Every time you check the time on your phone, make an online transaction, or use a navigation app, you are depending on the precision of atomic clocks. These clocks keep time by relying on the “ticks” of atoms as they naturally oscillate at rock-steady frequencies. Today, atomic clocks operate by tracking cesium atoms, which tick over 10 billion times per second. Each of those ticks is precisely tracked using lasers that oscillate in sync, at microwave frequencies.
MIT physicists have now found a way to significantly improve the stability of optical atomic clocks, which rely on even faster-ticking atoms such as ytterbium. These atoms can be tracked with lasers at higher, optical frequencies, potentially tracking time intervals up to 100 trillion times per second. By reducing “quantum noise”—a fundamental measurement limitation due to quantum mechanics—the team has doubled the precision of these clocks.
Revolutionizing Time Measurement
The development of next-generation atomic clocks represents a significant leap forward in timekeeping technology. Optical atomic clocks, if kept stable, could discern finer intervals of time, a capability that could have far-reaching implications for various scientific fields. The MIT team discovered that an effect of a clock’s laser on the atoms, previously considered irrelevant, can be leveraged to further stabilize the laser.

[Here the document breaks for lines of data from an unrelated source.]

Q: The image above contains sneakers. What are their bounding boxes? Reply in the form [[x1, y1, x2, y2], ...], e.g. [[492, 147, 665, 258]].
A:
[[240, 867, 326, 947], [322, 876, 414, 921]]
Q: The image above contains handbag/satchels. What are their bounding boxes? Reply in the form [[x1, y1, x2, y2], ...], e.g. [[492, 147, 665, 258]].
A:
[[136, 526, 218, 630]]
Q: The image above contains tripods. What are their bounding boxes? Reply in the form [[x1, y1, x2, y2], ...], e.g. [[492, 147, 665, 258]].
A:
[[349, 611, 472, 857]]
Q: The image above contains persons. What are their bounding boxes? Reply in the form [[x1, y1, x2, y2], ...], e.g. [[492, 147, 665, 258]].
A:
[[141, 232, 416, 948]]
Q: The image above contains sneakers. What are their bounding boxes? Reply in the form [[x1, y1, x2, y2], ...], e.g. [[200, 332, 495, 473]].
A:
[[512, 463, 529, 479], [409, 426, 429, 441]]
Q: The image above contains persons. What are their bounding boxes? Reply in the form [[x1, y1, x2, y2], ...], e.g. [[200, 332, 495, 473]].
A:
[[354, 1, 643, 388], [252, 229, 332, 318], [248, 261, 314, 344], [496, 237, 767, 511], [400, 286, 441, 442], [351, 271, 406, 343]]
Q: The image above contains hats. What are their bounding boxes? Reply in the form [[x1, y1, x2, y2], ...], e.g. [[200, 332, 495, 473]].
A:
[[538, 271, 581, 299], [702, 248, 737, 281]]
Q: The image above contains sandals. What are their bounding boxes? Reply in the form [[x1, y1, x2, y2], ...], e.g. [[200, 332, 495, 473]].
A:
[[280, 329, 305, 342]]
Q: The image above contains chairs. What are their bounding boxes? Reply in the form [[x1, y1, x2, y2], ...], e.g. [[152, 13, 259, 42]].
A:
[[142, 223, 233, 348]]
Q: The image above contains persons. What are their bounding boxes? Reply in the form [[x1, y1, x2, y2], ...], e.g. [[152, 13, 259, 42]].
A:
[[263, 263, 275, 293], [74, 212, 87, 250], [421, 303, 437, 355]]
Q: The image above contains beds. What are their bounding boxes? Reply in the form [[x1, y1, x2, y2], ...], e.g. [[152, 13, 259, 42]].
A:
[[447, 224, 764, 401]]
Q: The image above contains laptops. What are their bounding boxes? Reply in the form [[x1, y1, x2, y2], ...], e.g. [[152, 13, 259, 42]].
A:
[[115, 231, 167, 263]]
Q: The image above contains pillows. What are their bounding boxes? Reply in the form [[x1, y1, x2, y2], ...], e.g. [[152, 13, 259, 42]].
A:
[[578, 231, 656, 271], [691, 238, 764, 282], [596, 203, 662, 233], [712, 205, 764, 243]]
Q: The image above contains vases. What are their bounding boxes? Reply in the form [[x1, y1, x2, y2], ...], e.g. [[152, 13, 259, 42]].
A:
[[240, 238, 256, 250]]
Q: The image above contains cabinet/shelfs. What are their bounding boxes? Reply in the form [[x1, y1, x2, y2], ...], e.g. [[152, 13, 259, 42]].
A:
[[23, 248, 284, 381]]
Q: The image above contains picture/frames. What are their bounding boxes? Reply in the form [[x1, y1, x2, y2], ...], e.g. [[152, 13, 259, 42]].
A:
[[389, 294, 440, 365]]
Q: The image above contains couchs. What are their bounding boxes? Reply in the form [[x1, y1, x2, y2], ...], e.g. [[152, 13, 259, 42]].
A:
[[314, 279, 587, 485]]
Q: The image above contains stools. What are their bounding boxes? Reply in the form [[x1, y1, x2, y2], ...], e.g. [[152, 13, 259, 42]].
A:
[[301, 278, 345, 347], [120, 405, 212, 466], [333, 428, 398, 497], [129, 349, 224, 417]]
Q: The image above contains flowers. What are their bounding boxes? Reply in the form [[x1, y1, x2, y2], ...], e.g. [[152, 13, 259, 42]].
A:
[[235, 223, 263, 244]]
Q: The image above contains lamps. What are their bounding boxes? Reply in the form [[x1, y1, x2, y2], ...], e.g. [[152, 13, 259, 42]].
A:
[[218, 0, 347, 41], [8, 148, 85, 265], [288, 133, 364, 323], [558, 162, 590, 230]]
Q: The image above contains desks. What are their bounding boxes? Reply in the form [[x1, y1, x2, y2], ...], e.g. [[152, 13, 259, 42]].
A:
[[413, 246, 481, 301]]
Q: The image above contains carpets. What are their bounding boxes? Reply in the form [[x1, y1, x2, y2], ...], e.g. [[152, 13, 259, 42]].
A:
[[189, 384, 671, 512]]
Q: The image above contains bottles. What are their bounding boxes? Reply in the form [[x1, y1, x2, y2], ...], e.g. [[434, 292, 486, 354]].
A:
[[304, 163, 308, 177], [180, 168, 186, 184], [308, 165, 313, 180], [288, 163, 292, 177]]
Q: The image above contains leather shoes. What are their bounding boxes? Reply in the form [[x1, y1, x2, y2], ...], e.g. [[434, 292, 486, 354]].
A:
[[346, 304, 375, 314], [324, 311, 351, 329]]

The researchers developed a method to harness a laser-induced “global phase” in ytterbium atoms and have boosted this effect with a quantum-amplification technique. This new approach, detailed in a study published in the journal Nature, could enable portable optical atomic clocks that can be transported to various locations to measure a range of phenomena.
“With these clocks, people are trying to detect dark matter and dark energy, and test whether there really are just four fundamental forces, and even to see if these clocks can predict earthquakes,” says study author Vladan Vuletić, the Lester Wolfe Professor of Physics at MIT.
Quantum Entanglement and Time Reversal
In 2020, Vuletić and his colleagues demonstrated that an atomic clock could be made more precise by quantumly entangling the clock’s atoms. Quantum entanglement is a phenomenon by which particles can be made to behave in a collective, highly correlated manner. This technique redistributes noise or uncertainty in measuring the atoms’ oscillations, resulting in a clearer, more measurable “tick.”
Previously, the team was limited by the ticking instability of the clock’s laser. In 2022, they derived a way to amplify the difference in laser versus atom tick rates with “time reversal,” a method that relies on entangling and de-entangling the atoms to boost the signal acquired in between. However, this was still done using traditional microwaves, which oscillate at much lower frequencies than the optical standards ytterbium atoms can provide.
“When you have atoms that tick 100 trillion times per second, that’s 10,000 times faster than the frequency of microwaves,” Vuletić explains.
Harnessing the Global Phase
In their new study, the MIT team has applied their time reversal approach to optical atomic clocks. They discovered that when light is sent through entangled atoms, the interaction can cause the atoms to jump in energy, then settle back to their original state while retaining memory of their round trip. This global phase, previously considered irrelevant, contains crucial information about the laser frequency.
By amplifying this difference above quantum noise, the team doubled the precision of their optical atomic clock. This advancement could make it easier to run atomic clocks and enable stable, transportable versions for broader scientific use.
“We saw that we can now resolve nearly twice as small a difference in the optical frequency or, the clock ticking frequency, without running into the quantum noise limit,” says first author Leon Zaporski.
Implications and Future Prospects
This breakthrough in optical atomic clock precision has been supported by several U.S. agencies, including the Office of Naval Research, the National Science Foundation, and the Department of Energy. The enhanced precision and portability of these clocks could revolutionize fields such as fundamental physics, geophysics, and cosmology.
As the technology continues to advance, the potential applications are vast. From detecting dark matter to improving global positioning systems, the implications of this research extend far beyond mere timekeeping. The team at MIT envisions a future where atomic clocks are not only more precise but also more accessible, paving the way for new discoveries and innovations.